“The Kübler-Ross model, or the five stages of grief, postulates a series of emotions experienced in grief, wherein the five stages are denial, anger, bargaining, depression and acceptance”
That’s usually in reference to people coping with death or loss. I think the same can be true for people learning to cope with Rett Syndrome. I think it accurately depicts how we’ve coped with her diagnosis. At first, this couldn’t be happening, then it’s why is this happening, followed quickly by rationalizing it, sadness and then finally acceptance.
We’ve finally had to accept that this disability is here for some time. It’s not getting better. And, unfortunately, it will continue to get worse. We had to get a handicap placard recently. We didn’t want to. We wanted to believe she would never need it, she’d be strong enough to walk forever. But her legs haven’t come back like we hoped they would. She’s still, nearly 5 months after the illness that sapped her balance, unsteady at times. Her knees buckle. Her waist folds. She crumples to the ground. That makes it hard to go to the zoo or her therapies or really anything if we can’t park close.

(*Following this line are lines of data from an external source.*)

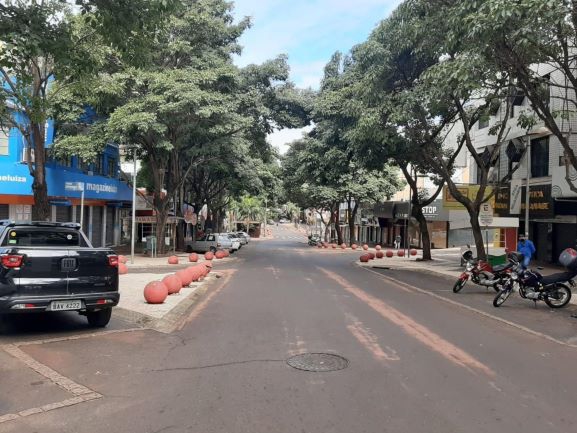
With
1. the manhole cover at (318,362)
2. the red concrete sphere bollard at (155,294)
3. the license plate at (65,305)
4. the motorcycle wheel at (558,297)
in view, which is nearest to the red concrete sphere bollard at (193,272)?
the red concrete sphere bollard at (155,294)

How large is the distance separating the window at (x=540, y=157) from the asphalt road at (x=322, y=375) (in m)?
16.1

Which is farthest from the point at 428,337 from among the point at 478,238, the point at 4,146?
the point at 4,146

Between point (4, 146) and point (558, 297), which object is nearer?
point (558, 297)

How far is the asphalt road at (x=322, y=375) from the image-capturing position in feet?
16.3

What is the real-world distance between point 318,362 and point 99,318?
13.9ft

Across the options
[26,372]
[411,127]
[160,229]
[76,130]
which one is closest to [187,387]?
[26,372]

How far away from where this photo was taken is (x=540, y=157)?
26016 millimetres

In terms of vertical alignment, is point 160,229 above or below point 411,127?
below

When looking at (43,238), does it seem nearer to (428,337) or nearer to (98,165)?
(428,337)

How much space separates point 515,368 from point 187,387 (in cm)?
409

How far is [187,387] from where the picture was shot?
5941mm

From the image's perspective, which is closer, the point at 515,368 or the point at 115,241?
the point at 515,368

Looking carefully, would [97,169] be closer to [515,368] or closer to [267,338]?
[267,338]

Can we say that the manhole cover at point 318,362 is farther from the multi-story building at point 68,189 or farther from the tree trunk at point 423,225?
the tree trunk at point 423,225
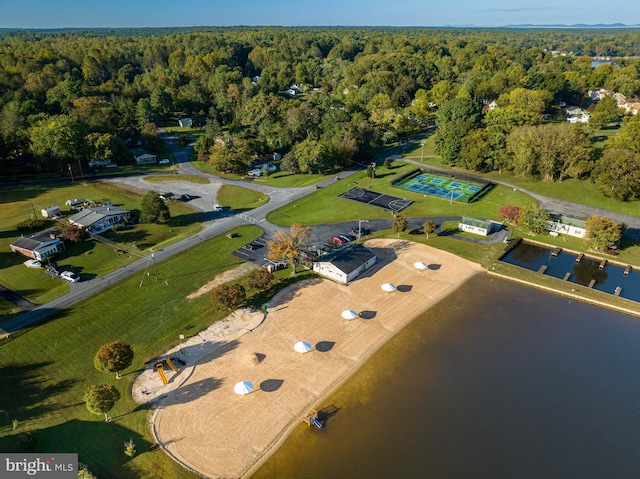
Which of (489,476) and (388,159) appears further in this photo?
(388,159)

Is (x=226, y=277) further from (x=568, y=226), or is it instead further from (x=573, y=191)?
(x=573, y=191)

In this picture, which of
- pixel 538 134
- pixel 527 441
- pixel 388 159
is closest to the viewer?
pixel 527 441

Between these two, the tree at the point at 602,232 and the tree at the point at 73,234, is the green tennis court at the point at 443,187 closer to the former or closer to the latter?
the tree at the point at 602,232

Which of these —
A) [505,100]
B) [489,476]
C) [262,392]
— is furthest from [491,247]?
[505,100]

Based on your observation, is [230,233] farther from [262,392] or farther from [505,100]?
[505,100]

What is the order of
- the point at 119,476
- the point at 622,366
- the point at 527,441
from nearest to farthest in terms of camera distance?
the point at 119,476 < the point at 527,441 < the point at 622,366
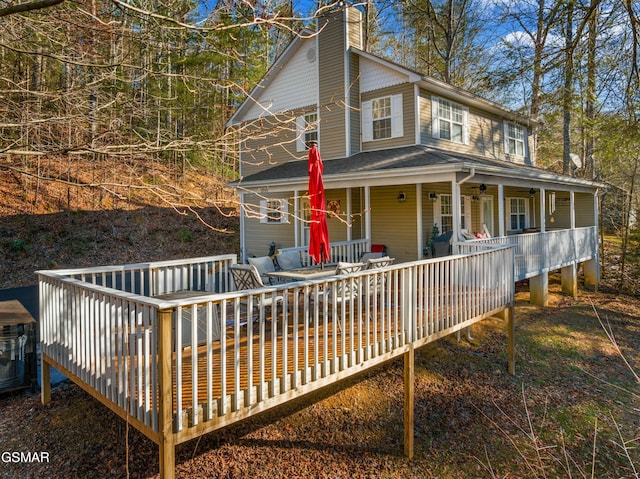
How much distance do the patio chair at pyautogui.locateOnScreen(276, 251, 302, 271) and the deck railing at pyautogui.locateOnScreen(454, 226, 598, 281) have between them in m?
3.41

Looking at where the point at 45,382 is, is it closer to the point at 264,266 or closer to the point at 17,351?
the point at 17,351

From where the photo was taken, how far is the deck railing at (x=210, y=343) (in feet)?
10.5

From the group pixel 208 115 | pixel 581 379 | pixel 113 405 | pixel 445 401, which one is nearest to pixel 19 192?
pixel 208 115

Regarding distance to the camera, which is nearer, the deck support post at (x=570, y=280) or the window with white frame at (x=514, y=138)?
the deck support post at (x=570, y=280)

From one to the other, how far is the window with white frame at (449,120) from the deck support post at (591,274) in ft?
20.6

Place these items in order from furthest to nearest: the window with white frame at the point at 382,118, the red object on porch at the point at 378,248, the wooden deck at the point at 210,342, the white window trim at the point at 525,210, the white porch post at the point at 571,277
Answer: the white window trim at the point at 525,210 < the white porch post at the point at 571,277 < the window with white frame at the point at 382,118 < the red object on porch at the point at 378,248 < the wooden deck at the point at 210,342

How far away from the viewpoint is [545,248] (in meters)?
11.2

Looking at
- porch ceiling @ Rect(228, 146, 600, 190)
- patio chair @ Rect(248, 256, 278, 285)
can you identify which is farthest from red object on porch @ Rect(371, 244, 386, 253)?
patio chair @ Rect(248, 256, 278, 285)

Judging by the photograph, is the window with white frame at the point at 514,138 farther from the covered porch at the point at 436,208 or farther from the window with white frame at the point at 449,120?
the window with white frame at the point at 449,120

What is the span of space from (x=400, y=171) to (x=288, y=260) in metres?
3.38

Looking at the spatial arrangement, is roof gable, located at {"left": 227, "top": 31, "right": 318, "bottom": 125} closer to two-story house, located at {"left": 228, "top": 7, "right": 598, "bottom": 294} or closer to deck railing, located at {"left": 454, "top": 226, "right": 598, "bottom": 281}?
two-story house, located at {"left": 228, "top": 7, "right": 598, "bottom": 294}

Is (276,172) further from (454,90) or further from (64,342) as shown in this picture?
(64,342)

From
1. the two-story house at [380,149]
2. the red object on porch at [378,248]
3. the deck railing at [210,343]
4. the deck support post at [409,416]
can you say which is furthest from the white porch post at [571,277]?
the deck support post at [409,416]

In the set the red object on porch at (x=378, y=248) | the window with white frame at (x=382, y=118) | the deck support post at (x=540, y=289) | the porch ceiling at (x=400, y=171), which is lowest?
the deck support post at (x=540, y=289)
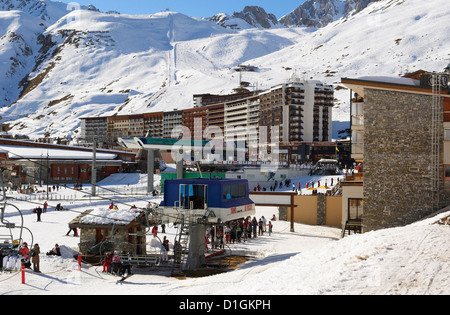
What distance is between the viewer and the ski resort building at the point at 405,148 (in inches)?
875

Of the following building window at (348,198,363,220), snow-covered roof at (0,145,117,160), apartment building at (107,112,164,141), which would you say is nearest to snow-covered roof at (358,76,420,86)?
building window at (348,198,363,220)

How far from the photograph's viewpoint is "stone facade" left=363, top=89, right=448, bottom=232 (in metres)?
22.4

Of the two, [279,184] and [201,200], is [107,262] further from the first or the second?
[279,184]

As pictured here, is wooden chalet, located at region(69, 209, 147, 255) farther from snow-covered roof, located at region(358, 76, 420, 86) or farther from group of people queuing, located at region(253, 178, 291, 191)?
group of people queuing, located at region(253, 178, 291, 191)

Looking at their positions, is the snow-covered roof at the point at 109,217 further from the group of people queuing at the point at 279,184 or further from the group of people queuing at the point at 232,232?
the group of people queuing at the point at 279,184

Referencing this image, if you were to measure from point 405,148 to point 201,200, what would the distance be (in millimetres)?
9480

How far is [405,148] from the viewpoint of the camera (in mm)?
22625

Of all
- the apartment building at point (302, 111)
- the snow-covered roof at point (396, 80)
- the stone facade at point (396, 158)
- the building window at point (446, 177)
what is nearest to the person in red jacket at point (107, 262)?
the stone facade at point (396, 158)

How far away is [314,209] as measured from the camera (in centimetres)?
3769

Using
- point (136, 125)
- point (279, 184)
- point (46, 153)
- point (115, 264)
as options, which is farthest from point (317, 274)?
point (136, 125)
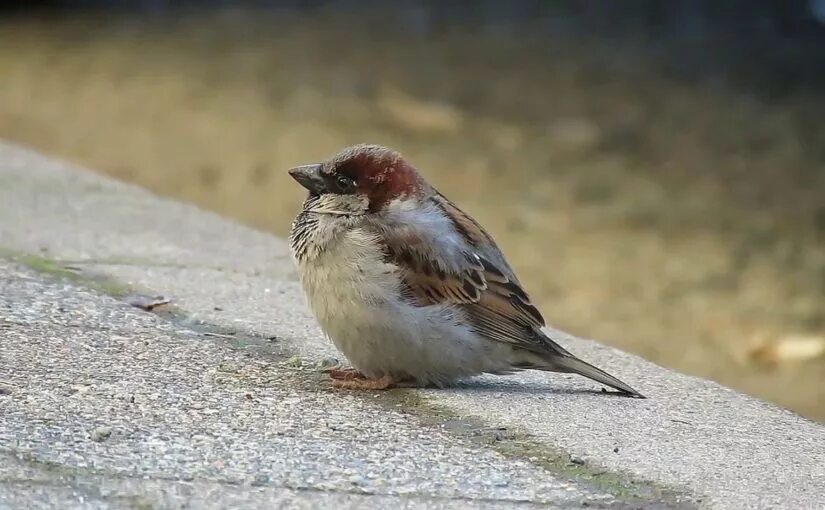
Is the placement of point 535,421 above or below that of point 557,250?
below

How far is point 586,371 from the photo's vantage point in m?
3.10

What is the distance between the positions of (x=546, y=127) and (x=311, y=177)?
6.62 meters

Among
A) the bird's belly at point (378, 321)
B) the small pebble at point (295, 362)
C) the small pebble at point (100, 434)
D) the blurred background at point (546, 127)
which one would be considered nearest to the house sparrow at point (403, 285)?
the bird's belly at point (378, 321)

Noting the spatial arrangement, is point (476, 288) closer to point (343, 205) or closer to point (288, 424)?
point (343, 205)

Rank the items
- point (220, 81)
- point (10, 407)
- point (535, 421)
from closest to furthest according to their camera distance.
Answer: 1. point (10, 407)
2. point (535, 421)
3. point (220, 81)

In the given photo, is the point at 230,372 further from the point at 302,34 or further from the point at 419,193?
the point at 302,34

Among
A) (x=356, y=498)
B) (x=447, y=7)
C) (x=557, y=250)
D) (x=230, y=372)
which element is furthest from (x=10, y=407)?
(x=447, y=7)

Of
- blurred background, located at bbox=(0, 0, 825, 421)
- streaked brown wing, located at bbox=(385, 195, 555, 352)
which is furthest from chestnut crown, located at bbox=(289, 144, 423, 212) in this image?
blurred background, located at bbox=(0, 0, 825, 421)

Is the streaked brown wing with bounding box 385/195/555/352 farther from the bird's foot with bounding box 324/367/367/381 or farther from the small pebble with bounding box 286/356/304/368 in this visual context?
the small pebble with bounding box 286/356/304/368

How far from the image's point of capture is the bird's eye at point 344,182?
3104 millimetres

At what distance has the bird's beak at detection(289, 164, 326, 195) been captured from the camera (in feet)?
10.3

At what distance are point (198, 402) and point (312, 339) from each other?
75 centimetres

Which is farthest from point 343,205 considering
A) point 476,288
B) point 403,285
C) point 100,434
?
point 100,434

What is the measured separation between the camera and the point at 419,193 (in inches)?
122
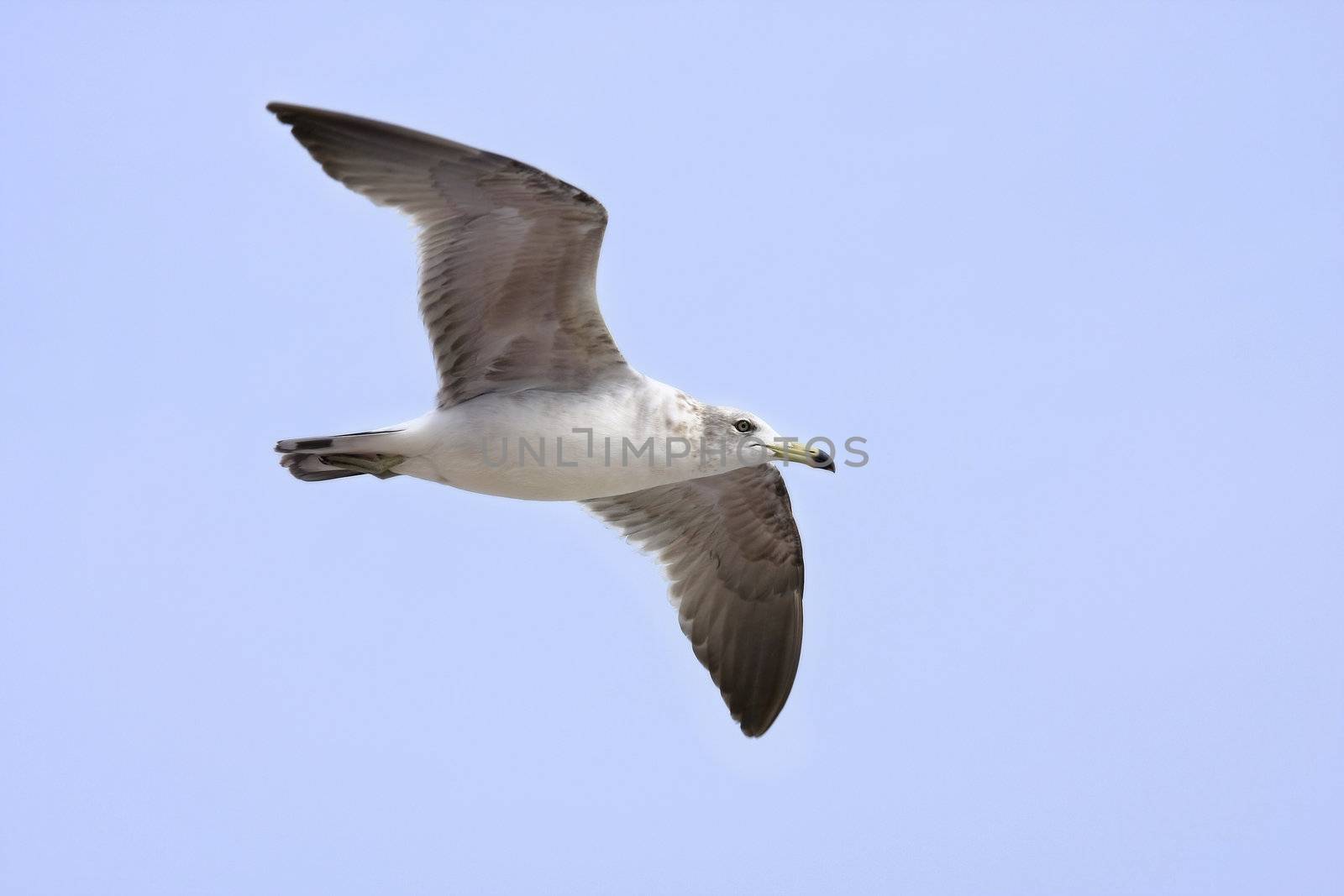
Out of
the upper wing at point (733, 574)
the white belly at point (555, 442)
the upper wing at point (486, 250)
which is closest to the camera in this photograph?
the upper wing at point (486, 250)

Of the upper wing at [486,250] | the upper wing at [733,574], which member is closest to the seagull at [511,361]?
the upper wing at [486,250]

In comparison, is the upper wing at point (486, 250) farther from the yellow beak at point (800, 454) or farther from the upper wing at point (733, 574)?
the upper wing at point (733, 574)

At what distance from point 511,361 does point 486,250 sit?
0.65 m

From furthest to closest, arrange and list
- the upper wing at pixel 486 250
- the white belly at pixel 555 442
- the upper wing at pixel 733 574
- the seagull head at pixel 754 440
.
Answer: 1. the upper wing at pixel 733 574
2. the seagull head at pixel 754 440
3. the white belly at pixel 555 442
4. the upper wing at pixel 486 250

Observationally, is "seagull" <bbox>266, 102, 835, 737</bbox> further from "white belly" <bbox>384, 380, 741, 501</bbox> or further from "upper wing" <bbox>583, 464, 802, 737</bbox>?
"upper wing" <bbox>583, 464, 802, 737</bbox>

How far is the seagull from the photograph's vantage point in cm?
827

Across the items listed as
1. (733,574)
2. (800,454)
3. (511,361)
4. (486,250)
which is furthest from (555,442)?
(733,574)

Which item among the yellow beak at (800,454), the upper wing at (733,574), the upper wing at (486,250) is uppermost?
the upper wing at (486,250)

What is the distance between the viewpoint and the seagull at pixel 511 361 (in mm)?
8273

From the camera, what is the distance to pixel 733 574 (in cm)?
1059

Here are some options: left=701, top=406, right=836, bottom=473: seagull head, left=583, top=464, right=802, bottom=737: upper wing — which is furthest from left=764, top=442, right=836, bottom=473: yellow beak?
left=583, top=464, right=802, bottom=737: upper wing

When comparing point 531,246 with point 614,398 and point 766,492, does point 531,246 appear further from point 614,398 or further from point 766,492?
point 766,492

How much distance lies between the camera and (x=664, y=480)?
29.7ft

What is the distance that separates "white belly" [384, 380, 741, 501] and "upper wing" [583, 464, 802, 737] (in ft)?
5.05
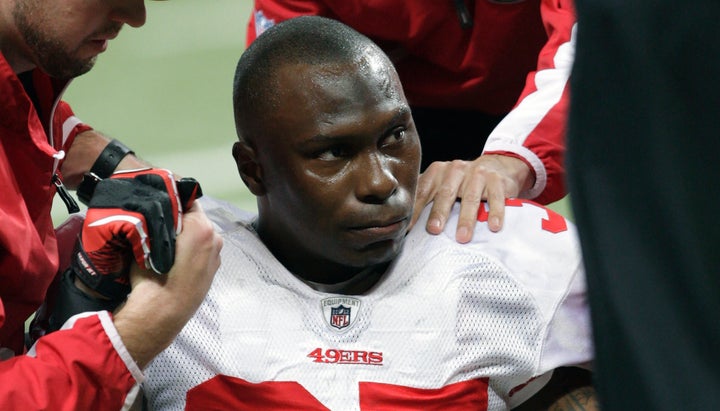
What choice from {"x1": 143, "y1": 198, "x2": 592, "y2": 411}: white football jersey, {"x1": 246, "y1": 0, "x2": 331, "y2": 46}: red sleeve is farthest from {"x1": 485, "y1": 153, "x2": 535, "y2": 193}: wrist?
{"x1": 246, "y1": 0, "x2": 331, "y2": 46}: red sleeve

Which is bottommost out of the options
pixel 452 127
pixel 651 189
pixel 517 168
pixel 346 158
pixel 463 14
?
pixel 452 127

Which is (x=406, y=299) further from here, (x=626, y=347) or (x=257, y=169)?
(x=626, y=347)

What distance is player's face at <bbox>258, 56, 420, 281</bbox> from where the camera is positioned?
162cm

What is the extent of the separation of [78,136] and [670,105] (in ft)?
5.30

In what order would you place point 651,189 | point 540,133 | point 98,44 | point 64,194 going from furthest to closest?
point 540,133, point 64,194, point 98,44, point 651,189

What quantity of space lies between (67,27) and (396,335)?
63 centimetres

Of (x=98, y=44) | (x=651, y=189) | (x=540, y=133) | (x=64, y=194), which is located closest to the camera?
(x=651, y=189)

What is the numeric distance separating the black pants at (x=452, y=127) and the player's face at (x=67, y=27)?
828mm

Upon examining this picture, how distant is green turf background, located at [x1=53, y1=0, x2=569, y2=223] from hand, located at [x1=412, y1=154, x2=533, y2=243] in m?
1.54

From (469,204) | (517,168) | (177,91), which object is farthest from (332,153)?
(177,91)

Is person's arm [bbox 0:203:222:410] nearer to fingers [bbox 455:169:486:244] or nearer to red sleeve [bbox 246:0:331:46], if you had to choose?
fingers [bbox 455:169:486:244]

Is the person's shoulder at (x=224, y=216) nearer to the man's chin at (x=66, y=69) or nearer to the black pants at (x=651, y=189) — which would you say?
the man's chin at (x=66, y=69)

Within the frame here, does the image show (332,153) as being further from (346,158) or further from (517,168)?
(517,168)

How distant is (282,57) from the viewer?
170 centimetres
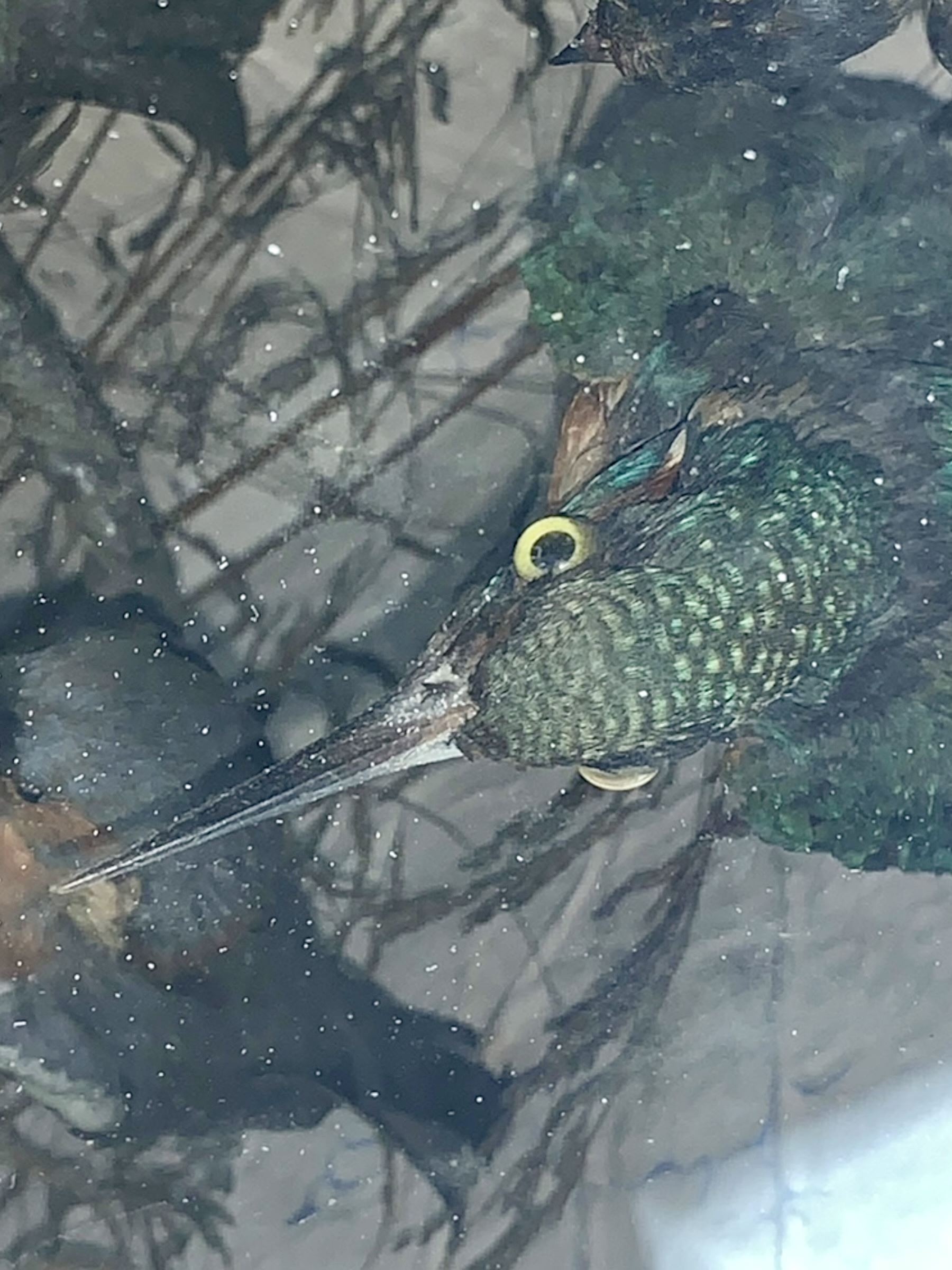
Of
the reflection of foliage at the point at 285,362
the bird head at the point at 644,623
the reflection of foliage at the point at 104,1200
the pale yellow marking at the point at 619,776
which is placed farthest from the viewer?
the reflection of foliage at the point at 104,1200

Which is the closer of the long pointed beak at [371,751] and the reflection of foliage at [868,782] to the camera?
the long pointed beak at [371,751]

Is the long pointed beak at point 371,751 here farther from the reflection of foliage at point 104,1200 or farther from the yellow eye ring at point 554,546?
the reflection of foliage at point 104,1200

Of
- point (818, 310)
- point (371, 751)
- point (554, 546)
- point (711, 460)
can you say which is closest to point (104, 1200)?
point (371, 751)

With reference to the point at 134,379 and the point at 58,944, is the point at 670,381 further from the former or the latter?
the point at 58,944

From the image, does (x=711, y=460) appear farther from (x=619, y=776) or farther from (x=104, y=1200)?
(x=104, y=1200)

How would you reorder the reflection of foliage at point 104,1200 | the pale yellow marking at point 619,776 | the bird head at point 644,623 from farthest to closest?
the reflection of foliage at point 104,1200
the pale yellow marking at point 619,776
the bird head at point 644,623

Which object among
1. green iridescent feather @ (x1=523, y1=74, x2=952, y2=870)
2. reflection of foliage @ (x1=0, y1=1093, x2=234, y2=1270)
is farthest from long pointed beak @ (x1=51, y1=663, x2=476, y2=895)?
reflection of foliage @ (x1=0, y1=1093, x2=234, y2=1270)

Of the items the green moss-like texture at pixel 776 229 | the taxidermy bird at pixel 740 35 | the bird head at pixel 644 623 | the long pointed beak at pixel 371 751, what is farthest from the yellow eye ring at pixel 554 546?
the taxidermy bird at pixel 740 35

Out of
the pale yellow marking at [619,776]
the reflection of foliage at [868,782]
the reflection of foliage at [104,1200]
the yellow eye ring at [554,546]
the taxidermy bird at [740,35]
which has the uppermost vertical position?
the taxidermy bird at [740,35]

So we bit the bullet and applied for the placard. It’s easy enough to do, and now we’re grateful we have it as it will certainly make our lives easier. But it does imply an acceptance of her disability. Look, I’ve known she was disabled, but that doesn’t mean I have had to accept it. We push her every day to overcome her struggles, but some have gotten hard enough that we have to pause and remember that she’s a 5 year old girl; that a more comfortable Maggie will allow her to push harder.
I appreciate the fact that it’s a placard to hang in the mirror instead of a permanent fixture. That fact reminds us that the same is true of Rett Syndrome. It’s a temporary issue. Someday soon she won’t have it and we won’t need any of the adaptive equipment we are slowly collecting.
So, yes, we’ve passed through the final stage of grieving over the loss of Maggie’s future as we had dreamed. But, from what I can tell, there’s a 6th stage. And that’s the stage we’re in now. In fact, that’s been the predominant stage throughout this whole experience. In that stage, there’s a full-hearted sense of “what are we going to do about it now.” We’ve been in this stage the longest. Every day is a fight for her and that’s why we can’t grieve. We have to keep at it. Even if I don’t want to write a blog or edit a video, I have to keep finding ways to raise awareness, to build an army, to be Magnolia’s Hope. Because the answer to what are we going to do about it now can’t be grieve. In fact, that’s never been the answer. The answer has always been to shout from the rooftops. “We can cure this. We can fix this. And we will.”
It’s not a pipe dream. It’s a reality. The cure is there. Getting it for Maggie is only limited by dollars. And once we’ve achieved that goal, we’ll be in the 7th stage – Joyfullness.